Augusto Bernardino Leguía marcó una etapa controversial en la historia del Perú, ya que su mandato presidencial, denominado como el “Oncenio de Leguía”, configuró un período dictatorial que marcó un antes y un después en la realidad estructural de la ciudad de Lima.

Envuelto en un contexto mundial adverso, donde la crisis capitalista norteamericana a causa del “jueves negro” había resquebrajado la escasa aprobación política que le quedaba, Augusto B. Leguía fue derrocado de su cargo por el comandante Sánchez Cerro un 25 de agosto de 1930.
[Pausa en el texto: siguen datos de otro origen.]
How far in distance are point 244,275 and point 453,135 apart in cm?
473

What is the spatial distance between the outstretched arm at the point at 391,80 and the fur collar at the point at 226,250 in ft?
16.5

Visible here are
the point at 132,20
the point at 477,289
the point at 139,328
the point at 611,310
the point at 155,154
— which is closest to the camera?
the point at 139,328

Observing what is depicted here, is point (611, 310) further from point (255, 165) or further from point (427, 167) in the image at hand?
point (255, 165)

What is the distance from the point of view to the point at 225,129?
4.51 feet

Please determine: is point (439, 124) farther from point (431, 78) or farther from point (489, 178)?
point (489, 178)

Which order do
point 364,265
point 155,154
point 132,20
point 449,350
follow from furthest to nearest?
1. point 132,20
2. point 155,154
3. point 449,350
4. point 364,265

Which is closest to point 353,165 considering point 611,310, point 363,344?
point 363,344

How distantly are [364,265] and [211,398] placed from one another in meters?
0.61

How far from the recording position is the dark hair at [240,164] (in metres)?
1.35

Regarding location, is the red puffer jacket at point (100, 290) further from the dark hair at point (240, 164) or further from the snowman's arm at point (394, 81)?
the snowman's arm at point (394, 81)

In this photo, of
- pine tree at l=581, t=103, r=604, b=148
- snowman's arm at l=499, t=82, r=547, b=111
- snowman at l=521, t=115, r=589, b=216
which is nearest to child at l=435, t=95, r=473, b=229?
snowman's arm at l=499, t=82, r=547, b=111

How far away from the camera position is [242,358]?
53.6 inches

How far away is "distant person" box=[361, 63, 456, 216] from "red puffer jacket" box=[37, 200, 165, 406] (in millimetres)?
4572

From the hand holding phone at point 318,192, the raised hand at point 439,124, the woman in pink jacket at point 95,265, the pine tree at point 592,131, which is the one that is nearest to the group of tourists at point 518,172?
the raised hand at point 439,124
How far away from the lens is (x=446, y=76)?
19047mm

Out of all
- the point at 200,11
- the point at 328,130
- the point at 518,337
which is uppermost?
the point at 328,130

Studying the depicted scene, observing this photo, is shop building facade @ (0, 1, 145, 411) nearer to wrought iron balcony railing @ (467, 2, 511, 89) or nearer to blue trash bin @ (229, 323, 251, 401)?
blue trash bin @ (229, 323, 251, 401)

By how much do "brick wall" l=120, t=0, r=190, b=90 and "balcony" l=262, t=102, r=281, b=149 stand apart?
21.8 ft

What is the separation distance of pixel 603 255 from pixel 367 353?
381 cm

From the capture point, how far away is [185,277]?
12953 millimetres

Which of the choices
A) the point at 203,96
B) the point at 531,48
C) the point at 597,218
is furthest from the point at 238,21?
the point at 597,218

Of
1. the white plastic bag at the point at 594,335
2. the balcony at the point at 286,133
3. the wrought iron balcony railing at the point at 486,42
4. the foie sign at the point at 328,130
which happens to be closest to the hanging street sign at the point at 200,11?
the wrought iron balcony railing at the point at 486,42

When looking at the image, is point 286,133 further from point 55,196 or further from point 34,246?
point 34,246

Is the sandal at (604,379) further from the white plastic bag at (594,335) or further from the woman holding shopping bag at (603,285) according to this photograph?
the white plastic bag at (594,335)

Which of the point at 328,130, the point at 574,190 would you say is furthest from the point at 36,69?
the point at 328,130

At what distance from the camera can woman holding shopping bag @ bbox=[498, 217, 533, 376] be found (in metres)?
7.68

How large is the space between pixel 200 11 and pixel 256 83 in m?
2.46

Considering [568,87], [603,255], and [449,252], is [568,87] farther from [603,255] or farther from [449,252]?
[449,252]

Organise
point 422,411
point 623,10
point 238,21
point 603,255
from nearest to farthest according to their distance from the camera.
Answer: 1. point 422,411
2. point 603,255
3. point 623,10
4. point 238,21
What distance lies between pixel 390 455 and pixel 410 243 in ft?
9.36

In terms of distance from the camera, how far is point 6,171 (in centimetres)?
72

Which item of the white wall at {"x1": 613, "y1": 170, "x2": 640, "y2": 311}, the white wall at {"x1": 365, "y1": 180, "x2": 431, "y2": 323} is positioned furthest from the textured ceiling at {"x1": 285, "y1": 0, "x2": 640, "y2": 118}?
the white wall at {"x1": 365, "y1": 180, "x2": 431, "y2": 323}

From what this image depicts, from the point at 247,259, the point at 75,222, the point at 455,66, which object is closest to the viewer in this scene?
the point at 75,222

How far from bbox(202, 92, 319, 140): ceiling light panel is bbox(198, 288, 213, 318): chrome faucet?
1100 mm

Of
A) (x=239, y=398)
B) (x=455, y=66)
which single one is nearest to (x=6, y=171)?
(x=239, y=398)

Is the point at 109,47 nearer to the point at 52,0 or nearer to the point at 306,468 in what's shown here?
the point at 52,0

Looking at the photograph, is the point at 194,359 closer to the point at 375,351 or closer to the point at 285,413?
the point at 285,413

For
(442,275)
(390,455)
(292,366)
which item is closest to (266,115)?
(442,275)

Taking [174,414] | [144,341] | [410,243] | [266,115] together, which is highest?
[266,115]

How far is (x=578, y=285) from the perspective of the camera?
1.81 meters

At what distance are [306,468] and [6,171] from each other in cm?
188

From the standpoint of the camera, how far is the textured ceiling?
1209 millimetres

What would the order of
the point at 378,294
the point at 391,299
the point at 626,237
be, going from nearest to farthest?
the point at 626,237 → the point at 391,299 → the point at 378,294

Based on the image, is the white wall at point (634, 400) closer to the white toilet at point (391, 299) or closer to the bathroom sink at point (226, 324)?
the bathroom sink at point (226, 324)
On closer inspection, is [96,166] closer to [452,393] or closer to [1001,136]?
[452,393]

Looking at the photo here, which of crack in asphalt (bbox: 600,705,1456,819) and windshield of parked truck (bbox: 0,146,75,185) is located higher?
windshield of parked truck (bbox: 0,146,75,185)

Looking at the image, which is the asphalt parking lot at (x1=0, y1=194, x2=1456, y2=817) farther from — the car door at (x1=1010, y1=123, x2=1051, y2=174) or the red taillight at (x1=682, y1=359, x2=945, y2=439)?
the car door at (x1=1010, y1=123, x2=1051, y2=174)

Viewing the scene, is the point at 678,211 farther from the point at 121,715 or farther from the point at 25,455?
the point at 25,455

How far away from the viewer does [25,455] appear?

Luis Miguel Sánchez Cerro, antiguo defensor del civilismo en Arequipa, se había manifestado de forma vehemente contra Leguía. Sus discursos lo arrinconaban cada vez más y pese a que este pretendió formar un gabinete militar, un 25 de agosto se le solicitaría la renuncia inmediata.

La economía nacional sufrió el impacto de dicha crisis y, durante la caída del oncenio, se paralizaron obras públicas y actividades en los enclaves de provincias, provocando así, un nivel significativo de desempleo: migraciones a Lima, protestas, actividades subversivas, etc.

El golpe de Estado contra Leguía comprendió un levantamiento militar que culminó con sus once años de mandato autoritario. Además, luego de la renuncia obligatoria, el poder recaería en una Junta Militar de Gobierno. Dos días después, Sánchez Cerro asumiría el poder total del país.

Augusto Bernardino Leguía fue trasladado a la prisión de San Lorenzo. Luego, se le conduciría a la clínica Naval de Bellavista, donde escribiría sus memorias “Yo Tirano, Yo ladrón”. Finalmente, falleció el 6 de febrero de 1932, a los 69 años y en las peores condiciones carcelarias existentes.

La caída del oncenio de Leguía configura un hecho memorable en la historia del Perú, debido a su relevancia cultural y lo familiarizada que está la ciudad de Lima con dicho expresidente. Cabe mencionar que obras como la Plaza San Martín, el Palacio de Justicia o el Hotel Bolívar datan de dicho gobierno.